Friday, May 02, 2003

"The emancipation of the working class must be the work of the workers themselves," Flora Tristan, 1843 

As my friend Suzi would say, these Argentinian women are the balls! (from the Globe and Mail):

"In Buenos Aires, every week brings news of a new occupation: a four-star hotel now run by its cleaning staff, a supermarket taken over by its clerks, a regional airline about to be turned into a co-operative by the pilots and attendants. In small Trotskyist journals around the world, Argentina's occupied factories, where the workers have seized the means of production, are giddily hailed as the dawn of a socialist utopia. In large business magazines such as The Economist, they are ominously described as a threat to the sacred principle of private property. The truth lies in between.

At Brukman, for instance, the means of production weren't seized -- they were simply picked up after they had been abandoned by their legal owners. The factory had been in decline for several years, and debts to utility companies were piling up. The seamstresses had seen their salaries slashed from 100 pesos a week to two pesos -- not enough for bus fare.

On Dec. 18, the workers decided it was time to demand a travel allowance. The owners, pleading poverty, told the workers to wait at the factory while they looked for the money. "We waited until night," Ms. Martinez says. "No one came."

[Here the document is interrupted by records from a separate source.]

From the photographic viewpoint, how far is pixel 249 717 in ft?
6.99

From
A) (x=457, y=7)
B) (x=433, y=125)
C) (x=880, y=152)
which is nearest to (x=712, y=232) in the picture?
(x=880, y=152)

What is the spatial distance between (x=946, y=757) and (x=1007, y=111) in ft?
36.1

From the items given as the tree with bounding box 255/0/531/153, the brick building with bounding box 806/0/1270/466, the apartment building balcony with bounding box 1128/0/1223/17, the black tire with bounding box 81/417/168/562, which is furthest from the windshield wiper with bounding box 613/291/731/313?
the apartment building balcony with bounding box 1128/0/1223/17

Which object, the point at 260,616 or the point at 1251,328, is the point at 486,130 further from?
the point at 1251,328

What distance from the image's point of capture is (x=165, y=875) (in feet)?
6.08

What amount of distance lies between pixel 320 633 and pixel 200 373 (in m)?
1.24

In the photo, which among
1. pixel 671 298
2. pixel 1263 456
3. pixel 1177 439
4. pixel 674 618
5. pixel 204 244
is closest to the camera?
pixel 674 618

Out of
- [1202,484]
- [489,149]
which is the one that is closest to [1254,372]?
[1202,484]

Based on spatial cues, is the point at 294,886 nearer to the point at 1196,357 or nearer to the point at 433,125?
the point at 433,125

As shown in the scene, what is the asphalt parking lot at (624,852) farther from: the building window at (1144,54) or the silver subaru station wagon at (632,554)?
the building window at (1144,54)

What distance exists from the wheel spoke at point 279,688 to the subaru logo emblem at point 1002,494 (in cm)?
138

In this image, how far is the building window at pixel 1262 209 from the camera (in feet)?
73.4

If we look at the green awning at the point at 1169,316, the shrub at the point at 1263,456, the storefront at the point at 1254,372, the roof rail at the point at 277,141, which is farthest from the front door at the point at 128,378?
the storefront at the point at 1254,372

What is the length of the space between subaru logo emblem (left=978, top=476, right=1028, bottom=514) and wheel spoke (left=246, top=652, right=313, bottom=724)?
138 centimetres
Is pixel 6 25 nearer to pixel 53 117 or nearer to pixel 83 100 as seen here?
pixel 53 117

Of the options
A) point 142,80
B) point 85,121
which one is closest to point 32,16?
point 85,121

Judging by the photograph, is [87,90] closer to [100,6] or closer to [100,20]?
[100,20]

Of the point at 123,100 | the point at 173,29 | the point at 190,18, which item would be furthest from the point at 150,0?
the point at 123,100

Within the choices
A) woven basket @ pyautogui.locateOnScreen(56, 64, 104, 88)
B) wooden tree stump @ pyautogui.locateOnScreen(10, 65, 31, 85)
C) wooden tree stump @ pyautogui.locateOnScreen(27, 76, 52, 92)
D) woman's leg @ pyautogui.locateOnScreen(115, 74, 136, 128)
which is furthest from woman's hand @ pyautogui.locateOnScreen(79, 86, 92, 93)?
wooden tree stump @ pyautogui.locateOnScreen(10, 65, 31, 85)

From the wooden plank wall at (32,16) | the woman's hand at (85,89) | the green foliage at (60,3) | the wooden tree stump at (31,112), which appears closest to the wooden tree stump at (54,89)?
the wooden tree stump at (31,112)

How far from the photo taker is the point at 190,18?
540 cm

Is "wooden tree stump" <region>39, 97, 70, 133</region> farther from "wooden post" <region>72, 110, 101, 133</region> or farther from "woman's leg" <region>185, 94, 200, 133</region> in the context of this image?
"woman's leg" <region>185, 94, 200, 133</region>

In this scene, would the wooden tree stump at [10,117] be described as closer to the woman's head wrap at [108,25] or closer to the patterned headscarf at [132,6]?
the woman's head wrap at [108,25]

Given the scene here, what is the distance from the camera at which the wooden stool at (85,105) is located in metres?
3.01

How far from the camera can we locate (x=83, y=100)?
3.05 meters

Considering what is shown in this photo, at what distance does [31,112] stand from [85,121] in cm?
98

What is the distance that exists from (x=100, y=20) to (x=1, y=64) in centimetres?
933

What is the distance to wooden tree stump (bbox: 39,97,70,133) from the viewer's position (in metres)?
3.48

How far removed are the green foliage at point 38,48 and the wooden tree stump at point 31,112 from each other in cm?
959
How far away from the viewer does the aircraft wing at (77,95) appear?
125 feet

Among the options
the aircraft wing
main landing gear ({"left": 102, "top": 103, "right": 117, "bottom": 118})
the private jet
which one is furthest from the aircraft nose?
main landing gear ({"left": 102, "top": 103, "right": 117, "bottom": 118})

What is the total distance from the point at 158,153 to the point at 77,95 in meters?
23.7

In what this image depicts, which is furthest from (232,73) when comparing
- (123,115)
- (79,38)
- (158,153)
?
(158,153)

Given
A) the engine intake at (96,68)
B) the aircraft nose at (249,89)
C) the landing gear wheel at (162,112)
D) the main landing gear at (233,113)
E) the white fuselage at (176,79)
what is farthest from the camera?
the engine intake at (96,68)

After getting the keys from the doorman, Ms. Martinez and the other workers slept at the factory. They have been running it every since. They have paid the outstanding bills, attracted new clients and, without profits and management salaries to worry about, paid themselves steady salaries. All these decisions have been made by vote in open assemblies. "I don't know why the owners had such a hard time," Ms. Martinez says. "I don't know much about accounting, but for me it's easy: addition and subtraction."